#### DATA LISTING

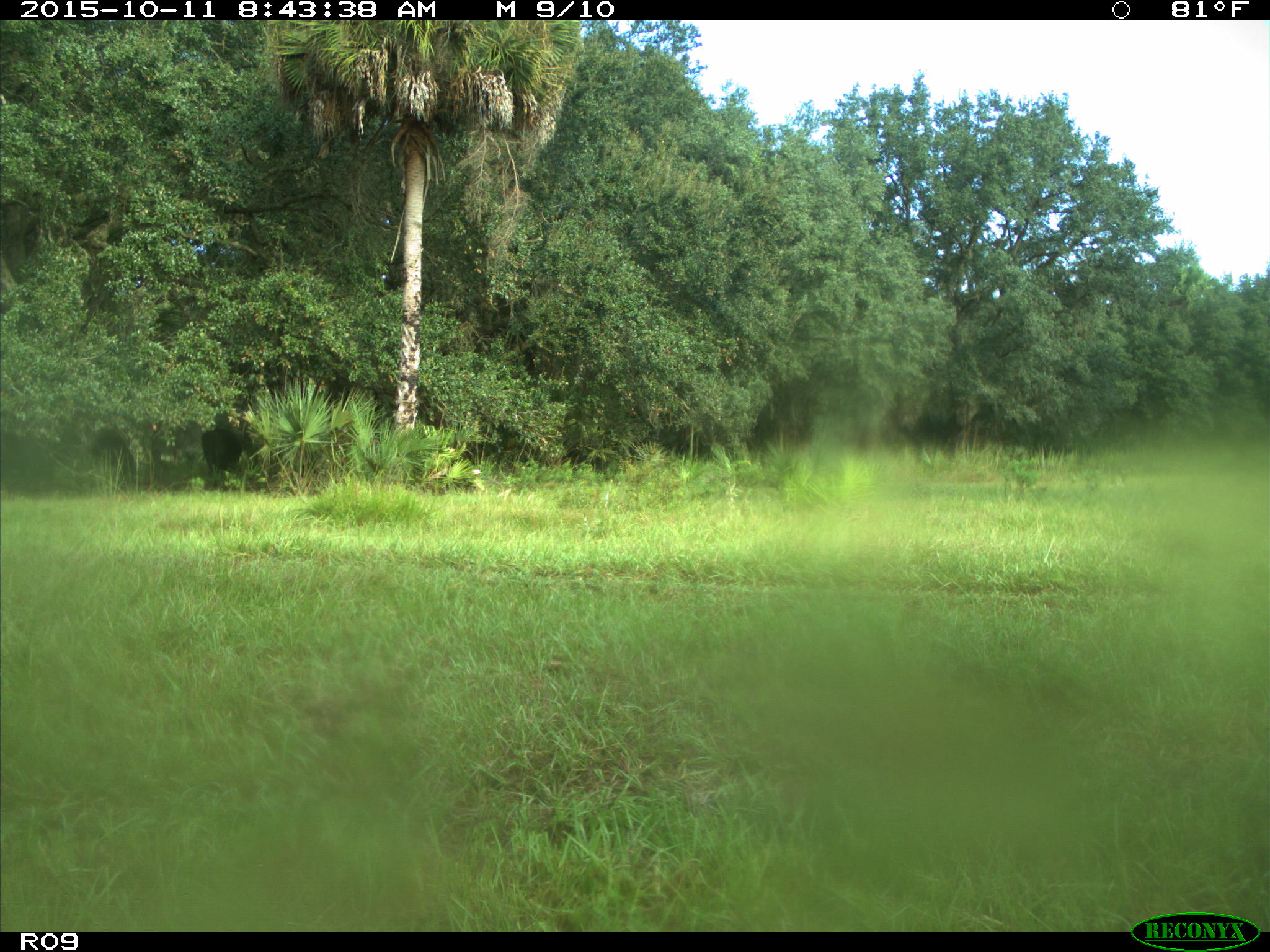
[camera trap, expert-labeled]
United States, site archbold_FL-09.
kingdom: Animalia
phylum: Chordata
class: Mammalia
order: Artiodactyla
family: Bovidae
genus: Bos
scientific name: Bos taurus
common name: domestic cow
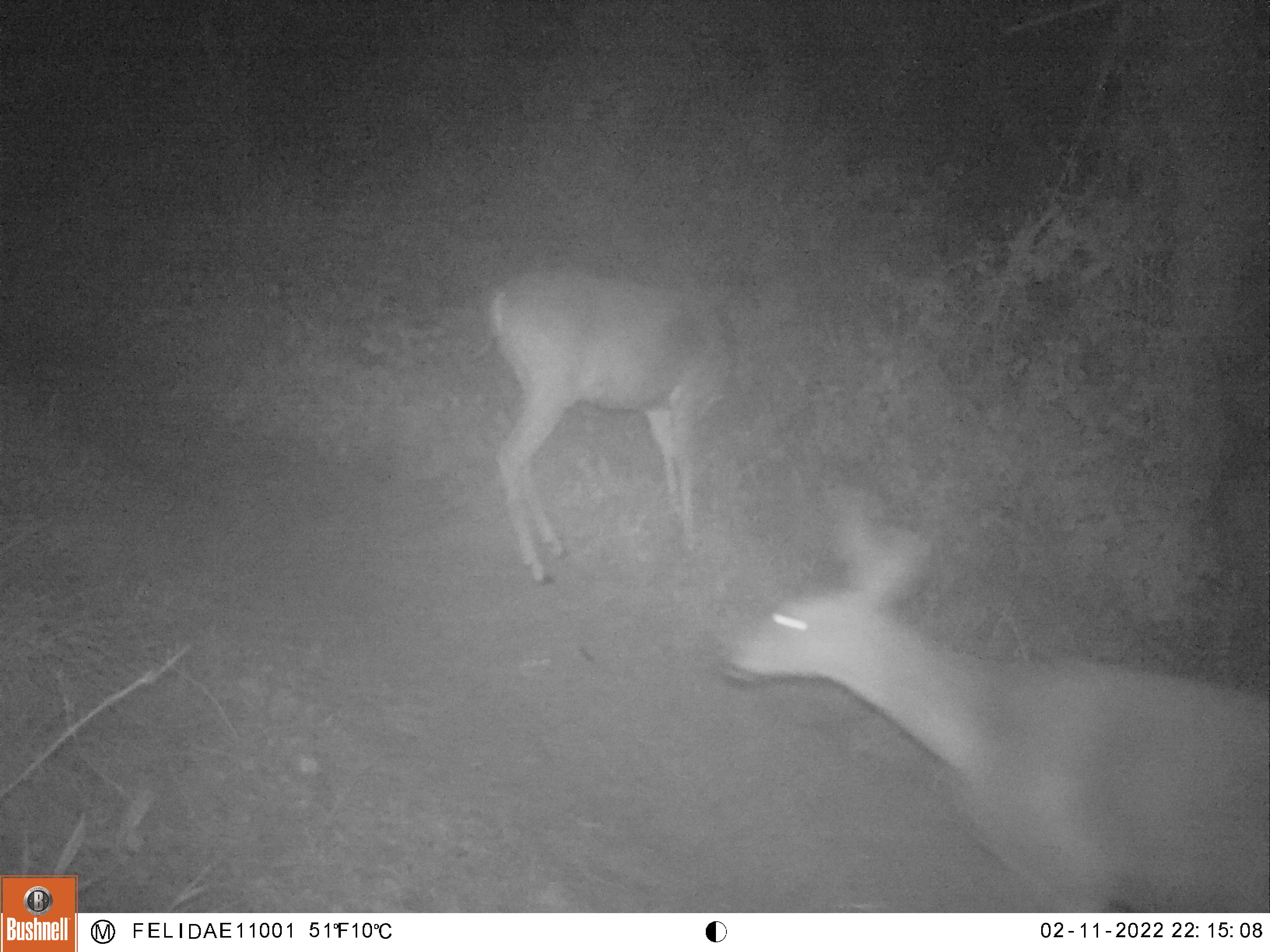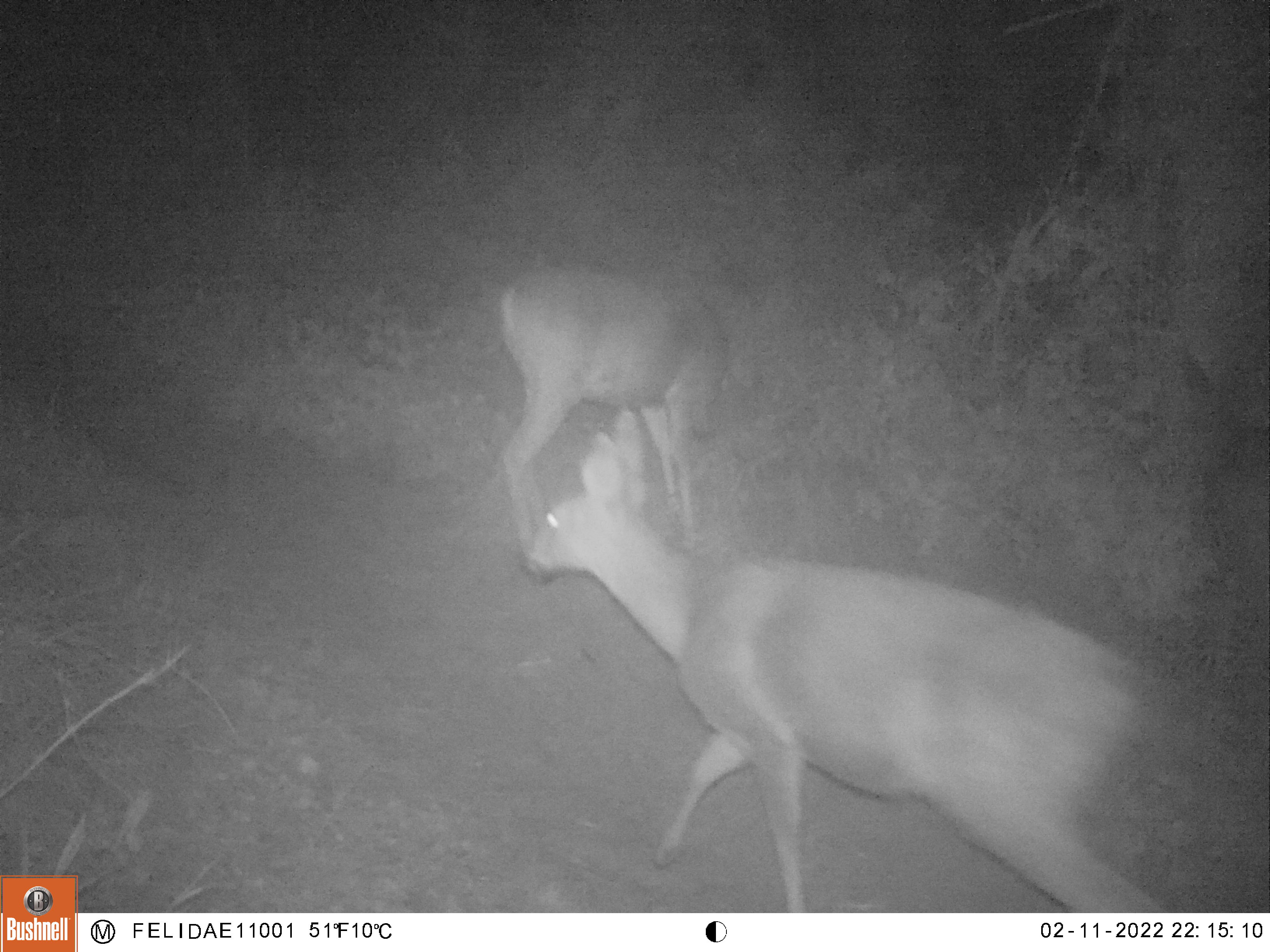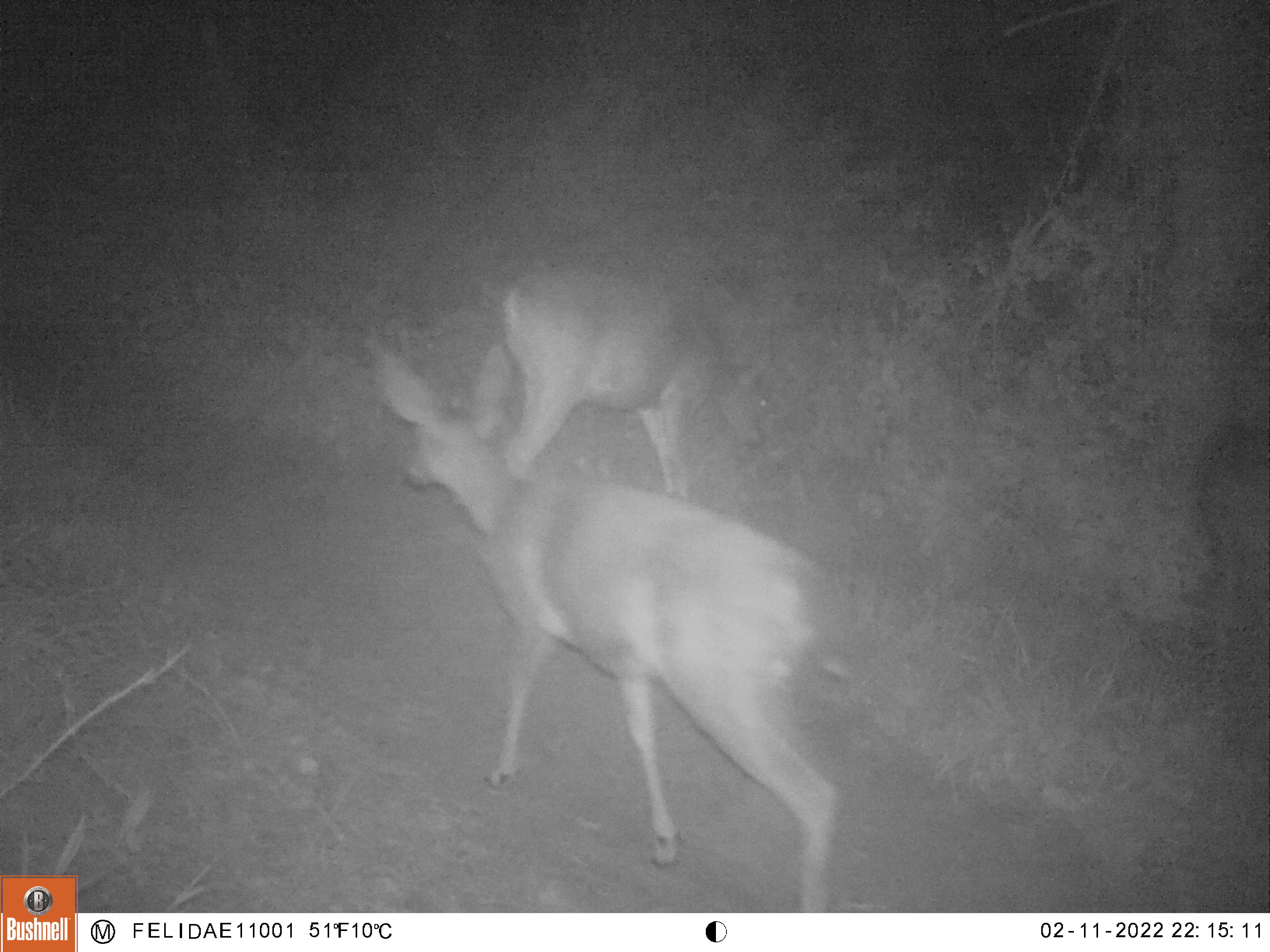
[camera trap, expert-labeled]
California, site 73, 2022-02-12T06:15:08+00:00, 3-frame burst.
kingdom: Animalia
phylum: Chordata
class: Mammalia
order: Artiodactyla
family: Cervidae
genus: Odocoileus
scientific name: Odocoileus hemionus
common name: mule deer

########

» WHAT IS EXPECTED: Here the job is to copy the listing above word for word, starting at the line with "common name: domestic cow" and ending at the line with "scientific name: Odocoileus hemionus", and to leave out the pictures.

» EXPECTED ANSWER:
common name: domestic cow
[camera trap, expert-labeled]
California, site 73, 2022-02-12T06:15:08+00:00, 3-frame burst.
kingdom: Animalia
phylum: Chordata
class: Mammalia
order: Artiodactyla
family: Cervidae
genus: Odocoileus
scientific name: Odocoileus hemionus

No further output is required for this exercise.